**** ENTRIES SUPPLIED
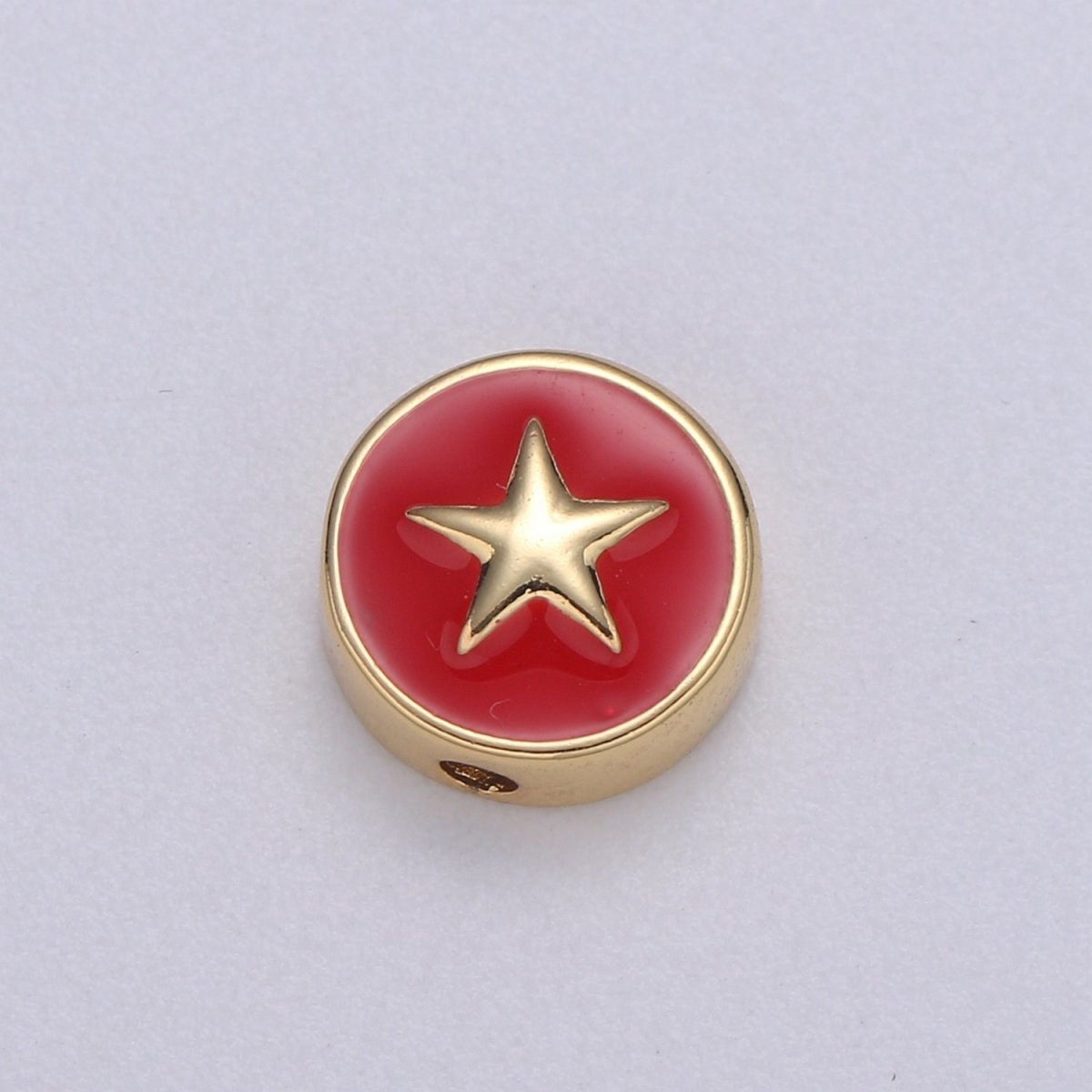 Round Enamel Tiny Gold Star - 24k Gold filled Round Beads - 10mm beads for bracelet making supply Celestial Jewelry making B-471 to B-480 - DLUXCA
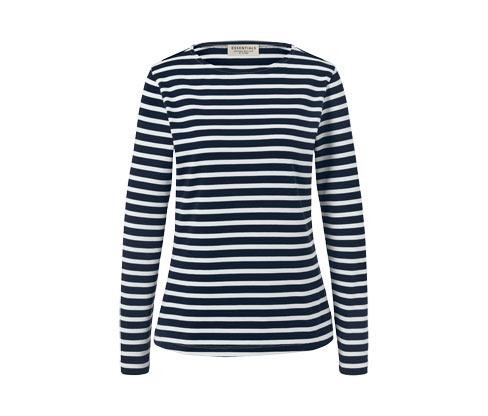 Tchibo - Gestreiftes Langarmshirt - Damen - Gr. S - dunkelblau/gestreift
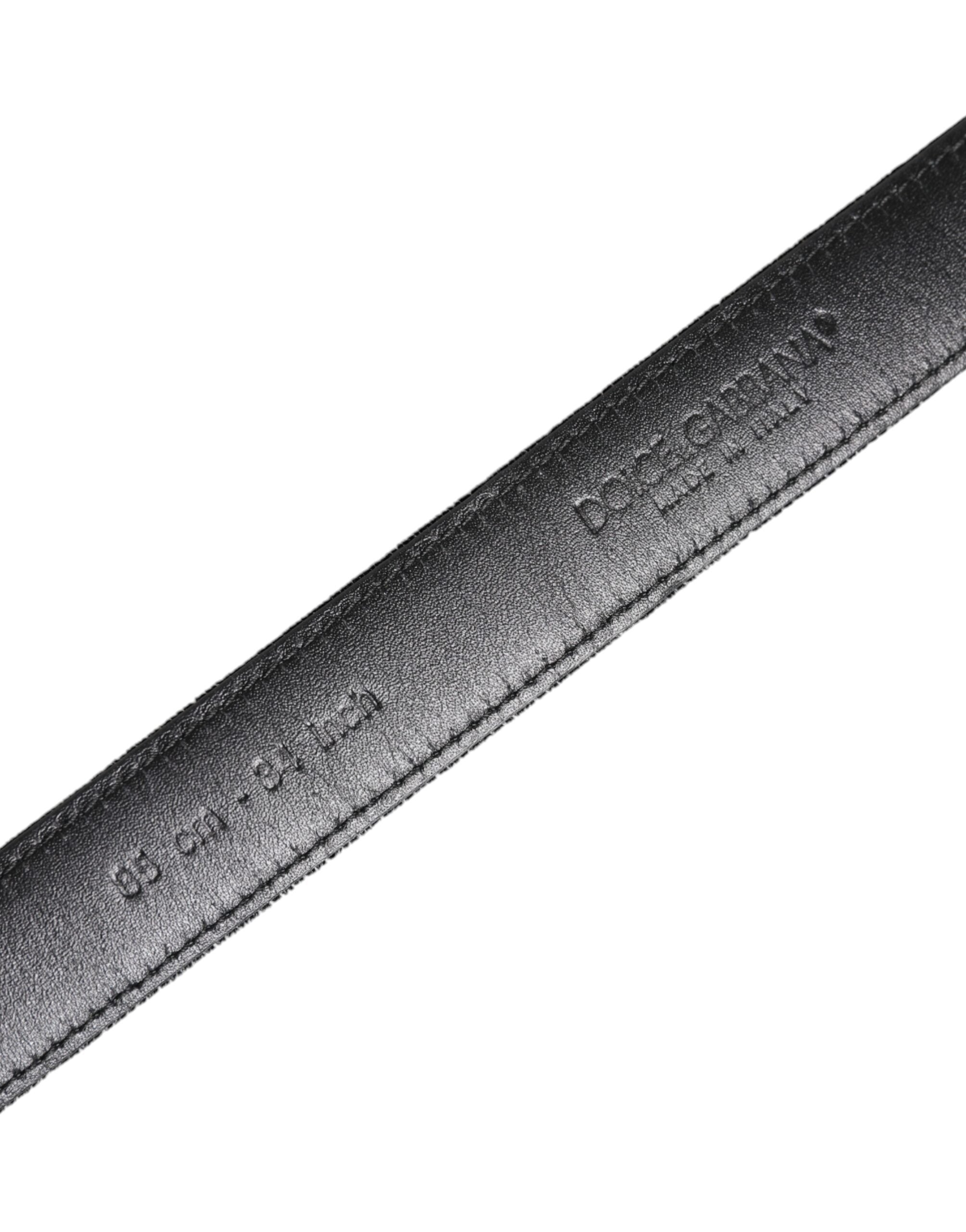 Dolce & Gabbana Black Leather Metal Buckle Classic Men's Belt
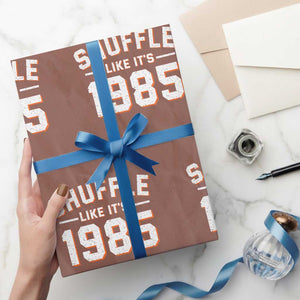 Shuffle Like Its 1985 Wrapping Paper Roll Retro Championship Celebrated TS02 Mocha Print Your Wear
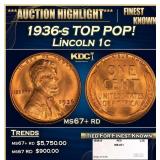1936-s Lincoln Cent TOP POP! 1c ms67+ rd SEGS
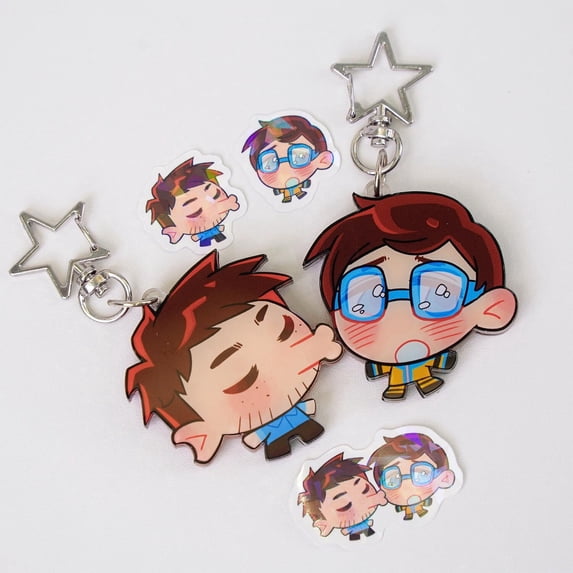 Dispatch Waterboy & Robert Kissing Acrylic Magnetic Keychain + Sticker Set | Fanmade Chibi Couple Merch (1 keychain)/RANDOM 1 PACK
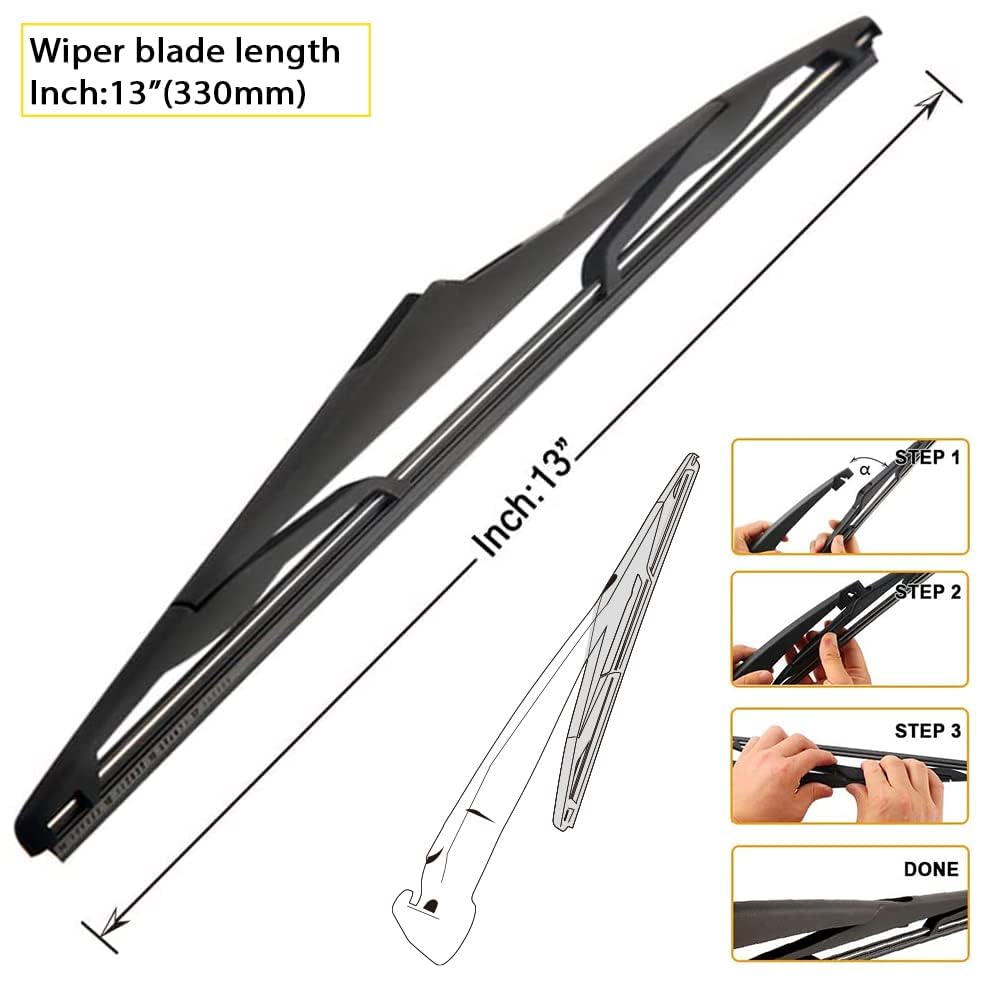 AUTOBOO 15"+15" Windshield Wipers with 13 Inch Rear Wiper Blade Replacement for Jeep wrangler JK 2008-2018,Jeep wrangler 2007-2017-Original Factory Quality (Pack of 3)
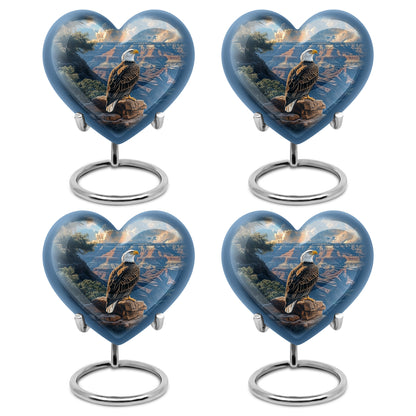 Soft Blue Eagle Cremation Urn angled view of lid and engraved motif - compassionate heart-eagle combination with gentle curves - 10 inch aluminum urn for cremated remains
********
> [WHAT YOU ARE ASKED TO DO]:
Every line from the one containing "(Pack of 3)" to the last line of the material must be returned exactly. Leave out any pictures.

> [SOLUTION TO THIS PROBLEM]:
 AUTOBOO 15"+15" Windshield Wipers with 13 Inch Rear Wiper Blade Replacement for Jeep wrangler JK 2008-2018,Jeep wrangler 2007-2017-Original Factory Quality (Pack of 3)
 Soft Blue Eagle Cremation Urn angled view of lid and engraved motif - compassionate heart-eagle combination with gentle curves - 10 inch aluminum urn for cremated remains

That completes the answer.